**Exercise brief**
Which lines run from the one containing "From the photo, which" to the end of the entries? Quote them exactly, and nothing else.

↓↓↓

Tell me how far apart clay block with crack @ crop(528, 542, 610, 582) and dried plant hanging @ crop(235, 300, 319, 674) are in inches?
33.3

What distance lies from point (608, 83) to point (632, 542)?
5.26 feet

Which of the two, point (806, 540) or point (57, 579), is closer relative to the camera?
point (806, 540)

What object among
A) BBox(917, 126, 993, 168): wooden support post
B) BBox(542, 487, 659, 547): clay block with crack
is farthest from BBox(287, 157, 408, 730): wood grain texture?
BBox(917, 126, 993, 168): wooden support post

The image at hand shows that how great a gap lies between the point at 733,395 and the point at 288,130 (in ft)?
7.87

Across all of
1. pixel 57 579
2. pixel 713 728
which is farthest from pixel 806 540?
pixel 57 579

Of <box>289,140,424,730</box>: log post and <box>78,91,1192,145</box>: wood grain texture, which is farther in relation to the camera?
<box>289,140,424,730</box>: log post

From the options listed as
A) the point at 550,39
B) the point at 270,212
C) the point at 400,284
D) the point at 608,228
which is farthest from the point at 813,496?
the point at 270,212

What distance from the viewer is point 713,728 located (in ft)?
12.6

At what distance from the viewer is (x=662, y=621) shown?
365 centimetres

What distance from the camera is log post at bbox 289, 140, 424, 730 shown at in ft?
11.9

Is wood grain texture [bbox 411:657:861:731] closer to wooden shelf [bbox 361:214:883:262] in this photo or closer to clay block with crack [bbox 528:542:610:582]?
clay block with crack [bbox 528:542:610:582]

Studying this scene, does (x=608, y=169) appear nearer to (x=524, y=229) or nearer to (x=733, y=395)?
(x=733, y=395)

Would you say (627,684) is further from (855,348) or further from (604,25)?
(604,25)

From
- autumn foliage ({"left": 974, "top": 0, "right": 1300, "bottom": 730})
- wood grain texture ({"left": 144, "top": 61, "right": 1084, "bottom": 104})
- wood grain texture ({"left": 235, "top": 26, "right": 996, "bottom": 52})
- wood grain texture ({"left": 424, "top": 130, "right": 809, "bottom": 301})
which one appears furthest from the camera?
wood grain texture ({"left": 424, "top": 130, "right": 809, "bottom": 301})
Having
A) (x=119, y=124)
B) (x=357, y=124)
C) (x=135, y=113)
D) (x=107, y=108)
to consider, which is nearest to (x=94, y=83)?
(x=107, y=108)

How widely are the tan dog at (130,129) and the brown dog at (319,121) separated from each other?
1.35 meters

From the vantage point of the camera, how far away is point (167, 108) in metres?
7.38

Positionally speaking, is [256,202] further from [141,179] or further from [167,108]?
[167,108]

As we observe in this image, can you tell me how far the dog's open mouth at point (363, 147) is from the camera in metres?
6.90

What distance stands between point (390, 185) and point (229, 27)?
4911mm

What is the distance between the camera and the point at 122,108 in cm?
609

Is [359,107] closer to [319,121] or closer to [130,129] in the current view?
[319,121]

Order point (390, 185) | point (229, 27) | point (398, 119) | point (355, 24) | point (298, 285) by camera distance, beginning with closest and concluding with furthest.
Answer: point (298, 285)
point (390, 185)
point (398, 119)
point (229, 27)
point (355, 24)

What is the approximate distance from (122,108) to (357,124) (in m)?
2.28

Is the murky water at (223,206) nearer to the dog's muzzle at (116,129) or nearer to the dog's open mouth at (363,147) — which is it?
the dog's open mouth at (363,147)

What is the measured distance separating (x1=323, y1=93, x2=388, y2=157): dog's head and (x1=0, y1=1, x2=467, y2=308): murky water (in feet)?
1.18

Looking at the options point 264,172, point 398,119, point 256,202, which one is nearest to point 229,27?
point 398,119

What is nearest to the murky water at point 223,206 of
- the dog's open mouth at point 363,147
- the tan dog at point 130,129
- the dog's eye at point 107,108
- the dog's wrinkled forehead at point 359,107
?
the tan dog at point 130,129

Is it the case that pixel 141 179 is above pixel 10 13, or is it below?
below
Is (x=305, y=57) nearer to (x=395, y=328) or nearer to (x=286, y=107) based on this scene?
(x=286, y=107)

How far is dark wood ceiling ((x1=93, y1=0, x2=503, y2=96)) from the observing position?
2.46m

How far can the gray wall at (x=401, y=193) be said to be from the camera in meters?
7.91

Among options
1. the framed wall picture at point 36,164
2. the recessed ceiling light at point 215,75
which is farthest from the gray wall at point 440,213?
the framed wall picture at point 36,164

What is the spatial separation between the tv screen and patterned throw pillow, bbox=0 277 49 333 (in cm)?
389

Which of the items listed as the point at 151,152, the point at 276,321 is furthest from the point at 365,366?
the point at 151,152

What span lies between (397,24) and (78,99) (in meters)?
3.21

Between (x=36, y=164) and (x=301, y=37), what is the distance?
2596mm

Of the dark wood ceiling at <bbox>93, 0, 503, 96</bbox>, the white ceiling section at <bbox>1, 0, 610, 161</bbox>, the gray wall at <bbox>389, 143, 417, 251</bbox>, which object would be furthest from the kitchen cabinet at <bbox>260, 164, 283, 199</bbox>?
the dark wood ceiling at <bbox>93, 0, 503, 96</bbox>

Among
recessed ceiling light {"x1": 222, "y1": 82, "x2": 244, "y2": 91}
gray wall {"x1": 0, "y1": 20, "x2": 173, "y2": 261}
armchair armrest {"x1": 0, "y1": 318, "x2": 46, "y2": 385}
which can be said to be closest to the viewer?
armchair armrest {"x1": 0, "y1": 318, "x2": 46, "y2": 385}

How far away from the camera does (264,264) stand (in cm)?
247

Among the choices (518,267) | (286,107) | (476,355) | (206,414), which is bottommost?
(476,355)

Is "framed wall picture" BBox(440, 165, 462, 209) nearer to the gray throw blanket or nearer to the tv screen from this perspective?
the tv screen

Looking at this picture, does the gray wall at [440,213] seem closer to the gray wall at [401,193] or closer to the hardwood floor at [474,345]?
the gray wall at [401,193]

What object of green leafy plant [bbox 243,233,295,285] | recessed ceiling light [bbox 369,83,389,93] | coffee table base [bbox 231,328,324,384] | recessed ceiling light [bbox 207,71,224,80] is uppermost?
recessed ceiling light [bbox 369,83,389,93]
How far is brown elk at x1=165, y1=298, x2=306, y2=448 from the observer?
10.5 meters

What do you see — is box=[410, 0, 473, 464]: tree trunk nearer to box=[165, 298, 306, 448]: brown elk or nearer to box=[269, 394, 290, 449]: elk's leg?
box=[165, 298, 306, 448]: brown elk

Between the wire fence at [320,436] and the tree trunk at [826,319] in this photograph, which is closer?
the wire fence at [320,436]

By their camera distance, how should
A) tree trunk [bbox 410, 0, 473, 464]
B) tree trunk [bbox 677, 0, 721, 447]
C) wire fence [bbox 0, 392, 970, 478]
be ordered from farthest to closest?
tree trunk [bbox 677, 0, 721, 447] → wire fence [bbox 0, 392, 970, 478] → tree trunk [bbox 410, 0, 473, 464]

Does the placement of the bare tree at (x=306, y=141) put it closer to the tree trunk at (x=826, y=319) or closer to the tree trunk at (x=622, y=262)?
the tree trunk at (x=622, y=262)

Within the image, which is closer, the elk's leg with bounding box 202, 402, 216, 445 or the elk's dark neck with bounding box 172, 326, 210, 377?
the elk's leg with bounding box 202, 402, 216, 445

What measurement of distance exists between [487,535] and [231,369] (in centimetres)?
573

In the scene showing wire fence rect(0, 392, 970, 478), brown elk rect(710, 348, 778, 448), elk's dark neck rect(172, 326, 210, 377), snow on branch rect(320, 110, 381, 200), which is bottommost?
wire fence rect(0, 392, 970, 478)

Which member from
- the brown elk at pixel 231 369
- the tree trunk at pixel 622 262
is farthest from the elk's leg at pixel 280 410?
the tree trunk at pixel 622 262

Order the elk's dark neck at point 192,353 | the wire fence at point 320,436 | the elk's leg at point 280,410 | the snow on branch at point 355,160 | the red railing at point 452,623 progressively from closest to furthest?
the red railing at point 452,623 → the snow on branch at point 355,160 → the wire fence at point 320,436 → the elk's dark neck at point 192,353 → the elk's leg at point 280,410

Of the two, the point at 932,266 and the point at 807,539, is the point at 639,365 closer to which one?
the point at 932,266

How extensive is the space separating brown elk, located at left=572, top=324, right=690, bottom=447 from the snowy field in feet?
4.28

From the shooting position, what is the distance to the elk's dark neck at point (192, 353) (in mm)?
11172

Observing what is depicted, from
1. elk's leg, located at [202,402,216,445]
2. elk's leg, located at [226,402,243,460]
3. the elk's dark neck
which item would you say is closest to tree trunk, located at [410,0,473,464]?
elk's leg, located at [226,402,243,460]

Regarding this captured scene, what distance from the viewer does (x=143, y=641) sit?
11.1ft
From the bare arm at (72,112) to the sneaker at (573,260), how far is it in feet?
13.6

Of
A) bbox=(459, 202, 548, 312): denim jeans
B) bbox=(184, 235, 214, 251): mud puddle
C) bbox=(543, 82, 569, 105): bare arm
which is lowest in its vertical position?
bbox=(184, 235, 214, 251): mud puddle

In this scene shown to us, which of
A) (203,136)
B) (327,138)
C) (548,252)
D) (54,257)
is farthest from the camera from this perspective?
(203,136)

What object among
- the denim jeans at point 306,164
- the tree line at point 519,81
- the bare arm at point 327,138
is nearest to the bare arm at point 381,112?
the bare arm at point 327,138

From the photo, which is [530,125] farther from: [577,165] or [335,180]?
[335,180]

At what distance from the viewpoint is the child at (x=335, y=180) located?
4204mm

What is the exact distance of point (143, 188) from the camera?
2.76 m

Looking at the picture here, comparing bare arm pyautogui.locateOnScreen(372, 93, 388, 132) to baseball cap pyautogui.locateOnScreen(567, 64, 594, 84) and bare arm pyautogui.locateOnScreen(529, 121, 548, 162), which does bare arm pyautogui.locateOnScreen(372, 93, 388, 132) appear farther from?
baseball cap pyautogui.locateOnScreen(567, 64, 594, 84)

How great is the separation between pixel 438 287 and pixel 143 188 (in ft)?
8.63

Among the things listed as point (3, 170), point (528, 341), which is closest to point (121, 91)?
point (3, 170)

↑↑↑

**The output**
From the photo, which is [530,125] farther from: [577,165] or [335,180]?
[335,180]

At what distance from the viewpoint is the child at (x=335, y=180) located?
4204mm

What is the exact distance of point (143, 188) from the camera?
2.76 m

Looking at the picture here, comparing bare arm pyautogui.locateOnScreen(372, 93, 388, 132) to baseball cap pyautogui.locateOnScreen(567, 64, 594, 84) and bare arm pyautogui.locateOnScreen(529, 121, 548, 162), which does bare arm pyautogui.locateOnScreen(372, 93, 388, 132) appear farther from?
baseball cap pyautogui.locateOnScreen(567, 64, 594, 84)

How great is the separation between pixel 438 287 and pixel 143 188 (in ft)?
8.63

Among the things listed as point (3, 170), point (528, 341), which is closest to point (121, 91)?
point (3, 170)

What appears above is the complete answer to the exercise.